Analytics vs Logs: Analytics shows trends and summaries (like “email has 45% open rate”). Logs shows individual events (like “this email was delivered at 2:34 PM”). Use Analytics to spot patterns, then use Logs to investigate specific issues.

Available data points

Analytics provides visibility into notification performance across multiple dimensions. You can analyze data by:
  • Channel performance — Identify underperforming channels by comparing delivery and engagement metrics or look for any dips in delivery, open or click rates over time.
  • Notification volume — Detect over-messaging patterns by tracking notifications per user across channels and categories.
  • Unsubscription trends — Reduce churn by understanding which channels and categories drive opt-outs.
  • Workflow Level Breakdown — Optimize notifications by comparing engagement across workflows, templates, channelsand vendors.
  • Errors — Proactively fix issues by surfacing API, workflow, and delivery errors before users notice.

Performance Overview

Performance Overview provides a high-level view of your notifications performance.

Channel performance

Compare delivery and engagement across channels to see where users are most responsive. You see overall delivery, open and click rates by channel and their timeseries trend. You can drilldown graph by template—in addition to the global filters (workflow, tenant, date range).
The chart above shows these metrics by channel.
MetricWhat it means
DeliveredProvider or channel reports a delivered (or final) status
SeenA view/open signal is received (varies by channel)
ClickedUser clicked on the notification
Delivery FailedProvider or channel reports a delivery failed status
Delivery BlockedDelivery blocked by SuprSend when test mode is enabled and the channel is not a test channel
You might see a warning icon next to a channel when the tracking is not properly configured for the channel. Click on the icon to see the details and fix the tracking issue.
Metrics tracked across channels: Not all channels track all metrics. Here’s what’s tracked at the channel level:
ChannelDeliveredSeenClicked
Email, Android Push, iOS Push, Web Push, Inbox
WhatsApp
SMS, Slack, MS Teams
Configure https://hub.suprsend.com/webhook/* in your vendor dashboard to track delivery, seen, and click events for email, SMS and WhatsApp. See vendor integration docs for step-by-step instructions.
Interpreting your metrics:

Low delivery rates

Investigate vendor issues or delivery failures in Errors.

Low engagement rates

Review content and send timing. Use Workflow Level Breakdown to find which workflows are dragging the metric. If volume is high, use batching or throttling.
For export options, see Exporting data.

Notification volume

Monitor average notifications sent per user per day. Over-messaging is one of the reasons users unsubscribe.
Use this view to spot over-messaging before opt-outs spike. The following breakdown explains what you’re looking at. What you’ll see:
  • Average notifications per user — Average number of notifications each user receives per day. You can notification bucket vs %of users in each bucket. Anything in the red zone is considered over-messaging and you should try to keep the notification volume in the blue zone.
  • Volume trends over time — How notification volume changes over time
  • Volume by category — Which notification categories contribute most to total volume
  • Volume by channel — Which channels are sending the most notifications
These ranges are general guidelines. Transaction-heavy products may legitimately exceed them. Monitor your opt-out rates to determine what works for your users.
Reducing volume:
  • Use throttling to limit how often workflows trigger per user
  • Use batch to consolidate multiple updates into single notifications
  • Use smart channel routing to stop delivery on further channels when a user engages with the notification on any one channel.
  • If you’re sending broadcast or promotional notifications, reduce the frequency of sending them.
  • Use notification categories to let users manage preferences per category—prevents complete channel opt-outs and highlights where to reduce volume.

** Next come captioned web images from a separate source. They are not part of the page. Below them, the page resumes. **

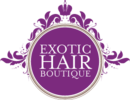 Exotic Hair Boutique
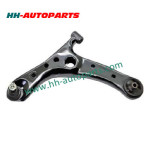 Toyota Avensis Verso Control Arm R 48068 29265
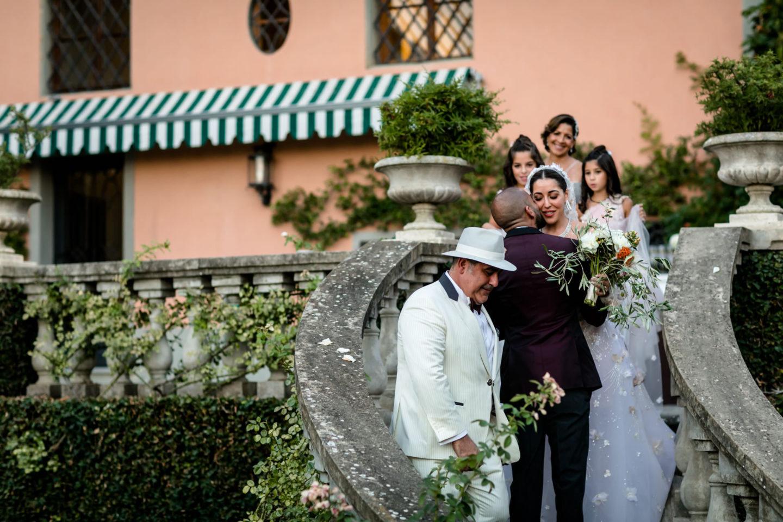Flowers :: Luxury wedding at Il Borro :: Luxury wedding photography - 37 :: Flowers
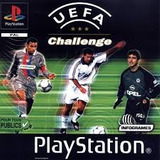 Patch Winning Eleven Uefa 2005 Ps1 ps2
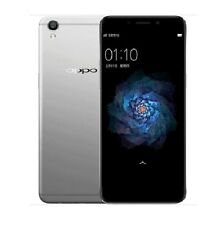 OPPO A37 Dual SIM | 2.5D Arc Edge Screen | 2GB Ram 16GB Rom | 4G  VoLTE - Grey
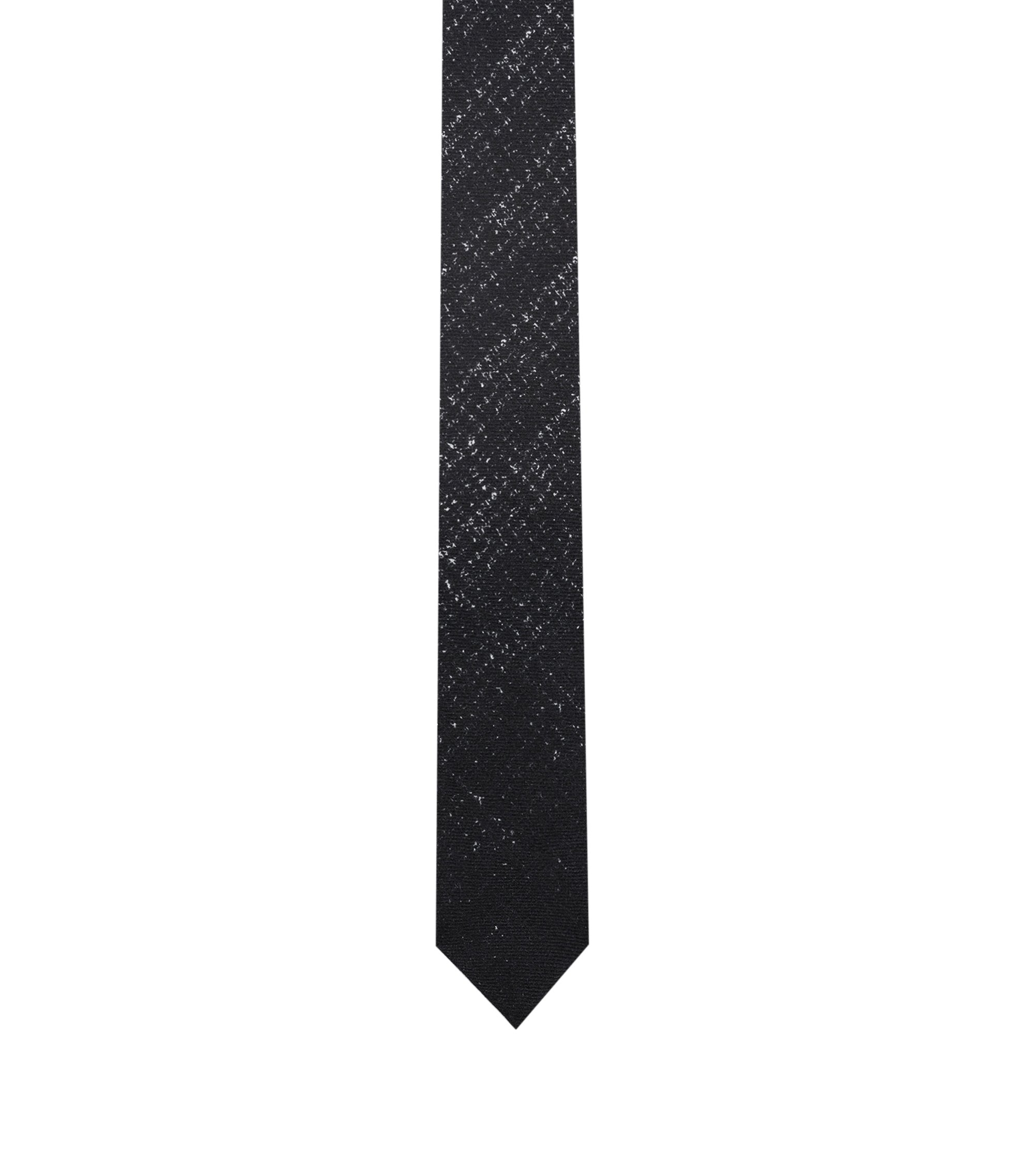 Textured tie in pure wool with placement print, Black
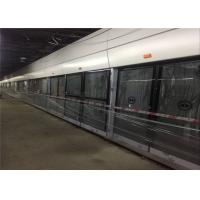 Buy cheap PF400 Metro Train Platform Screen Door System Half / Full Height  CAN Communication from wholesalers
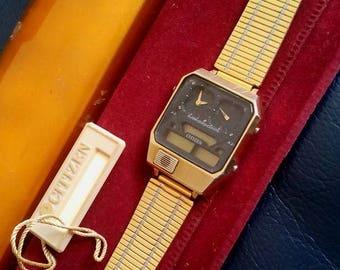 CITIZEN ANA-DIGI Analog Digital Temperature Watch, Citizen Ana Digi Temp Quartz Watch, Japanese Citizen Analog Digital Temperature Watch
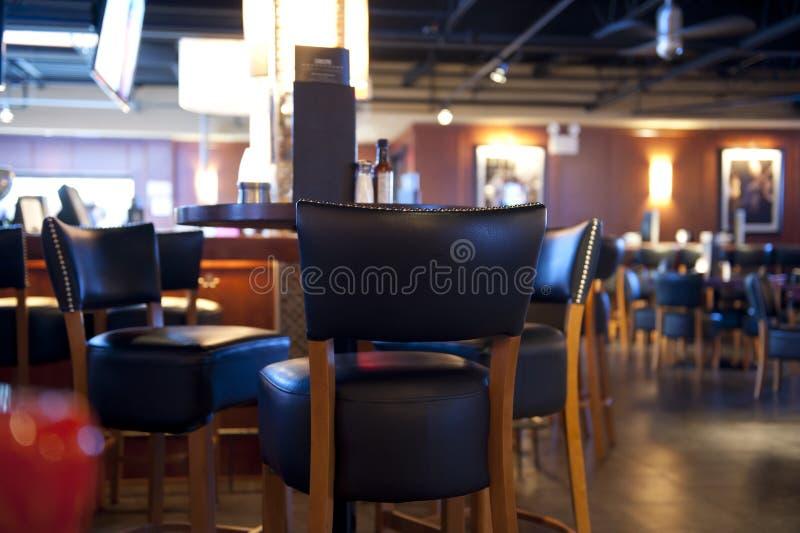 棒餐馆 免版税库存图片
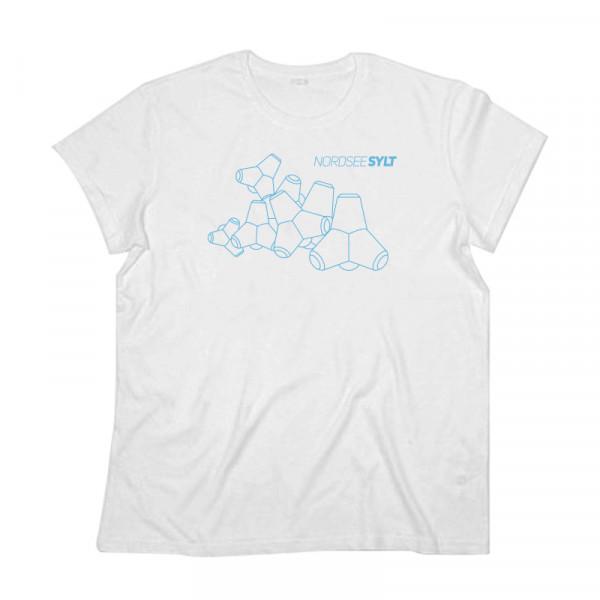 """T-Shirt """"Sylt Tetrapoden Kontur"""" für Herren, weiß"""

Monitor opt-outs by channel, category, and time period to understand what is driving your users to opt out.
User preferences required: This tracking will be available only when you use SuprSend’s preferences capabilities.
What you’ll see:
  • Total opt-outs — Number and percentage of users who unsubscribed
  • Day-wise trends — Opt-out patterns over time (use available time breakdowns to spot spikes)
  • Category breakdown — Which categories drive the most opt-outs
  • Channel breakdown — Which channels contribute most to opt-outs
Watch for: Opt-out rate above 0.5%, spikes in opt-outs for specific categories, high opt-outs from a single channel, or opt-out rates increasing over time
Investigate the opt-outs:
  1. Check notification volume first — Over-messaging is the most common cause. Check if volume trends correlate with opt-out spikes.
  2. Filter by category or channel — Identify which categories or channels have the highest opt-out rates and then optimize the volume or content of the notifications.
  3. Analyze day-wise trends — Check if opt-outs spiked after a specific campaign or change.

High volume + High opt-outs

Over-messaging. Reduce frequency.

Low volume + High opt-outs

Content or relevance issue. Review what you’re sending.

Spike after campaign

That campaign is the problem. Review its content and frequency.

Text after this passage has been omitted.